Think back five months, to that entertaining Stanley Cup final between the Pittsburgh Penguins and Nashville Predators.
Like any series, there were all kinds of subplots. Nashville fans — both inside and outside Bridgestone Arena — put on a show unlike any seen during the NHL's climactic event. P.K. Subban accused Sidney Crosby of saying he had bad breath. Predators goalie Pekka Rinne couldn't stop a beach ball during the three games in Pittsburgh's PPG Paints Arena.
And assistant coaches Phil Housley of Nashville and Rick Tocchet of Pittsburgh, both longtime former players in the league, were the hottest names on the coaching market. That was the biggest story to folks in Buffalo, where new Sabres General Manager Jason Botterill clearly had interest in both men.
As it turned out, Botterill signed Housley and Tocchet ended up as the new man of the Arizona Coyotes. Both teams have some promising young players with a mix of veteran talent, some of it taking up big chunks of the salary cap.
And both have had dreadfully disappointing results.
When they meet Thursday night at Gila River Arena in Glendale, Ariz., the Sabres and Coyotes hit the ice in last place in their respective conferences with a combined record of 4-18-3.
Buffalo is 3-7-2 while the Coyotes (1-11-1) tied the NHL record for worst start to a season by going 0-10-1 before Monday's overtime win in Philadelphia. It's probably a good thing for the Sabres that the Coyotes aren't still winless because Arizona would certainly target this game as a great chance for a win. As it is, Arizona is the NHL's last winless team at home (0-4-1).
Is it a relief to Housley to know his team won't have to worry about breaking the Coyotes' season-opening streak?
"In the back of my mind a little bit," the Buffalo coach admitted Wednesday in HarborCenter. "But we can't worry about where they are as a team.
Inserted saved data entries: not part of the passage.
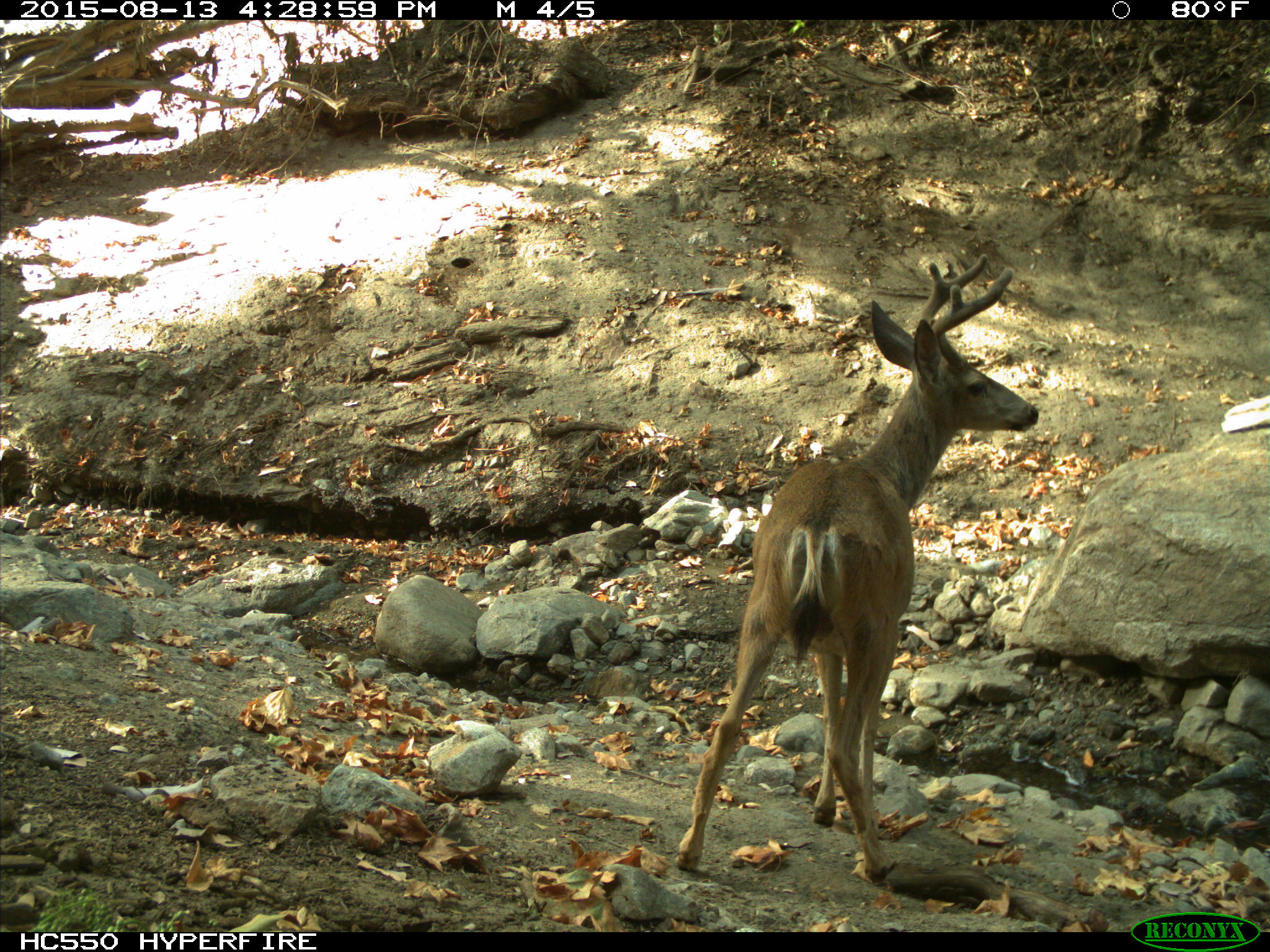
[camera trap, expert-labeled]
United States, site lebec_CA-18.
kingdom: Animalia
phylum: Chordata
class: Mammalia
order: Artiodactyla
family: Cervidae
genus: Odocoileus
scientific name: Odocoileus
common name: deer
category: unidentified deer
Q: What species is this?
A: Unidentified deer (deer) (Odocoileus).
We've got our own battles to handle and move forward with. The game really comes down to all about us and what we're going to do."
The Sabres opened 0-4-1 but finished October with a 3-3-1 mark over their last seven games. Housley is keenly focused on his team's glacial progress but admitted Wednesday he took note of all the talk during the Cup final about what might lie ahead in the future for both he and Tocchet.
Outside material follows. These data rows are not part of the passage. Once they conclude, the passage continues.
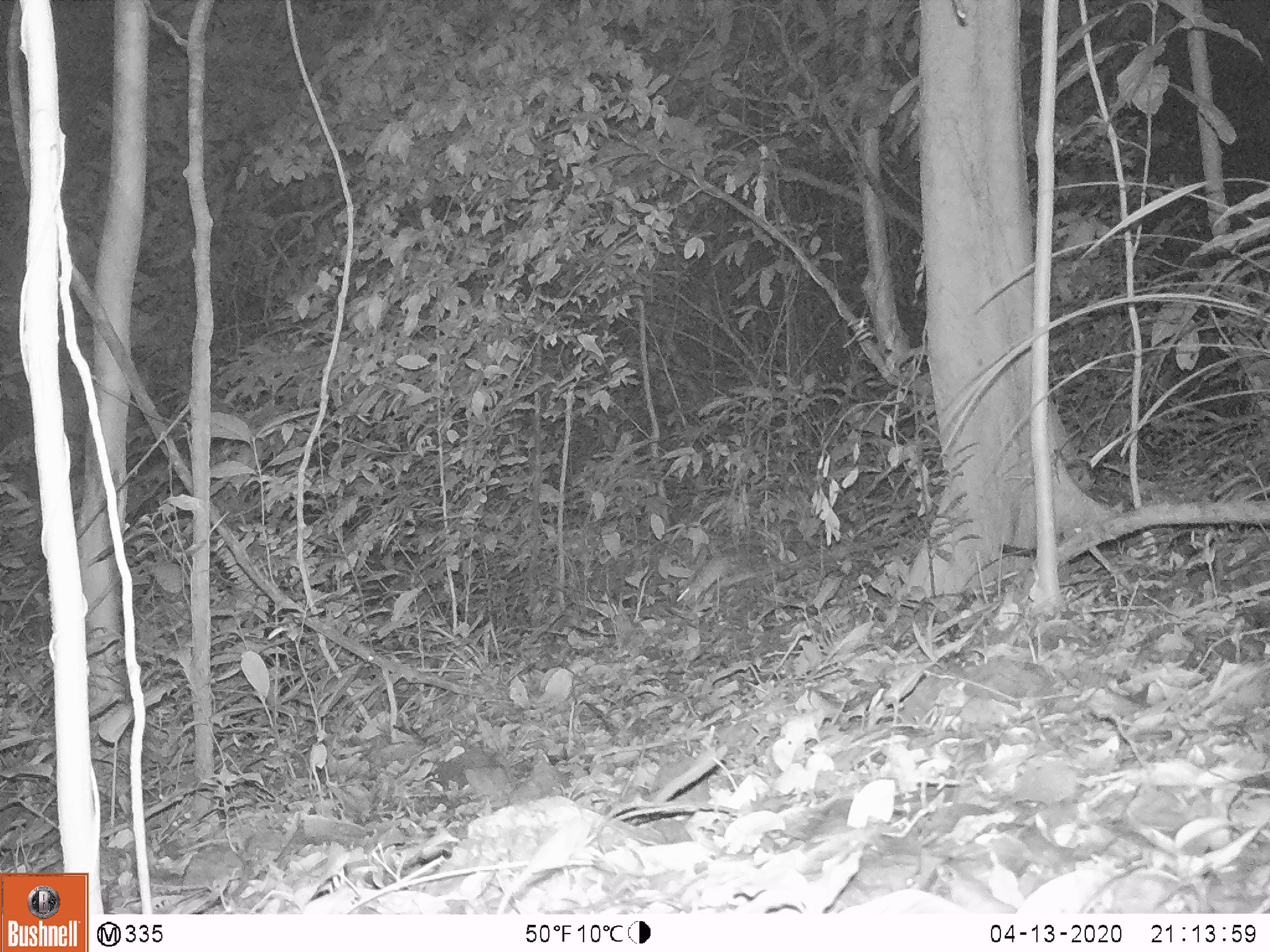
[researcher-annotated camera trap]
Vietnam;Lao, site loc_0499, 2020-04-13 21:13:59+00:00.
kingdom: Animalia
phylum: Chordata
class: Mammalia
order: Rodentia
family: Muridae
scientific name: Muridae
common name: old-world mice and rats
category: unidentified murid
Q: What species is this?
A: Unidentified murid (old-world mice and rats) (Muridae).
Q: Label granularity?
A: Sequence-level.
"You hear and see things, right?" Housley said. "Certainly it was a great honor to be mentioned with Rick and some of the other coaches that were getting circulation but I was focused on winning a Stanley Cup. We had a great run in Nashville and came close. Your effort and all your energy is going into the organization you're trying to win with. Now that I'm with Buffalo, I'm trying to do the same thing."
Tocchet's Coyotes have been hamstrung by terrible goaltending in the wake of an lower-body injury to starter Antti Raanta, who went on injured reserve Monday after playing just 91 minutes over three games. Arizona has allowed an NHL-worst 56 goals in its 13 games, and no one else in the Western Conference had given up as many as 40 entering Wednesday.
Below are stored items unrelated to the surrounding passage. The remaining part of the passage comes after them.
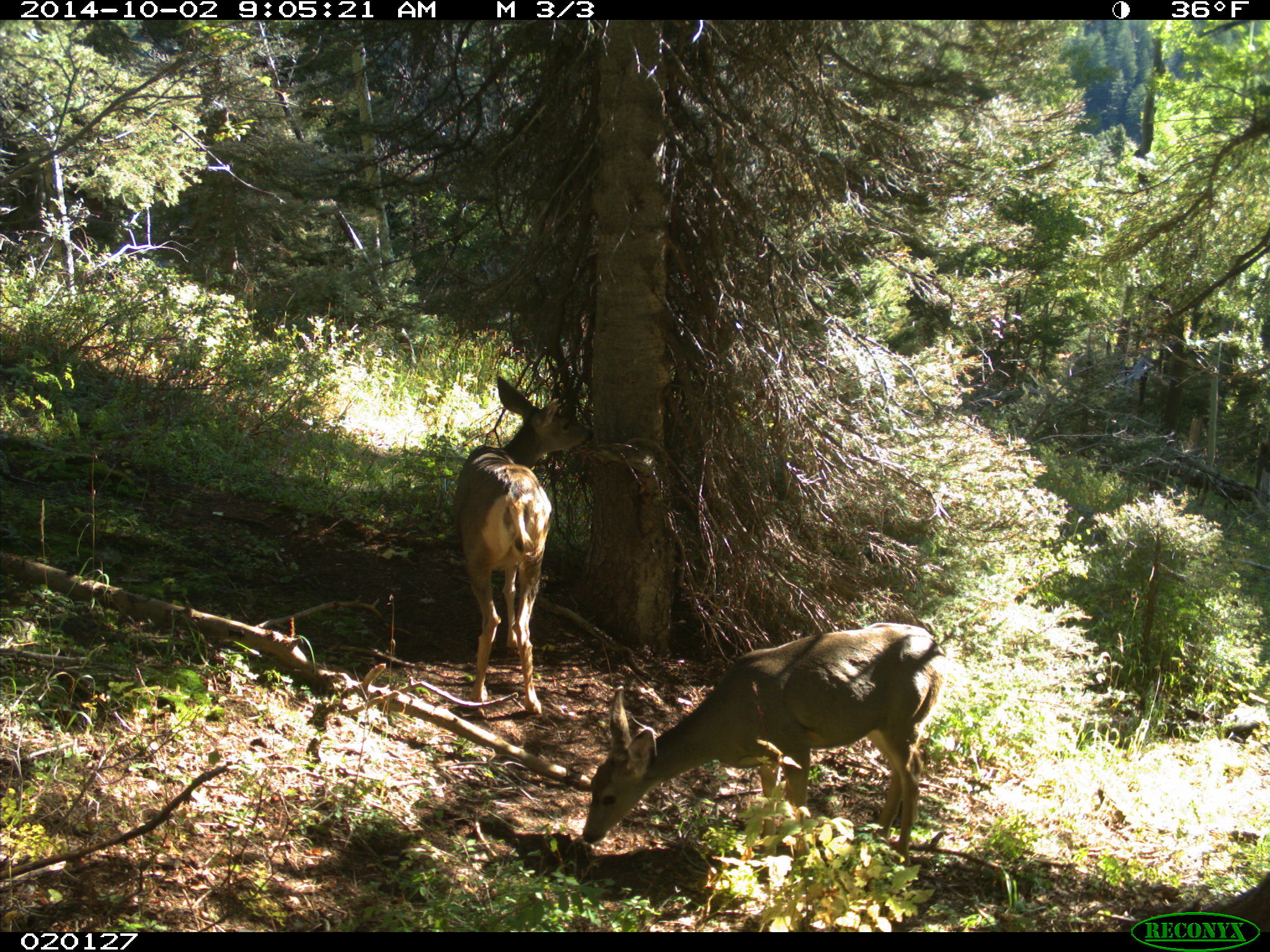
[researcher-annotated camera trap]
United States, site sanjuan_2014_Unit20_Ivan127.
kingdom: Animalia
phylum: Chordata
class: Mammalia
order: Artiodactyla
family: Cervidae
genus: Odocoileus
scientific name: Odocoileus hemionus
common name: mule deer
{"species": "Odocoileus hemionus (mule deer)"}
Arizona acquired Scott Wedgewood on waivers from New Jersey and he got the win Monday — even though the Coyotes blew a 3-0 lead in the third period and allowed the Flyers to score twice in the final minute to force overtime. Wedgewood then made 35 saves in Tuesday's 5-3 loss in Detroit.
The Coyotes acquired Raanta and center Derek Stepan from the New York Rangers and veteran defenseman Niklas Hjalmarsson from Chicago during the offseason. They have top talent like Oliver Ekman-Larsson and Alex Goligoski on defense and NHL Rookie of the Month Clayton Keller, who has already piled up nine goals and 15 points. But no one else has more than three goals.
"We're in a rut as an organization — not these games, but for five or six years," 28-year-old Arizona GM John Chayka told ESPN.com last week. "You're trying to build up pieces that are going to be game-changers. That's how you win. It's not through mediocre talent or aged-out veterans. We've got a few (game-changers), and we have to wait for them to evolve."
Tocchet, however, was clearly frustrated after a recent 6-2 home thumping at the hands of the Boston Bruins.
"You don't want to babysit players, but it's just got to get harder now, right?" Tocchet said. "I hate doing that stuff, but if that's what it takes we might have to do it. Some coaches in the NHL, they skate the hell out of their guys and they come back the next night and play well, so maybe I've got to do that. I try not to be that guy. I just don't want to be a babysitter out here."
Housley has taken a gentler tack with the Sabres.
"It's just the day-to-day process in our practices, our compete and how we prepare," he said. "It's just a game by game situation. We can't look ahead. We have to make little steps for us. We have to win a game tomorrow against an Arizona team that's pretty desperate."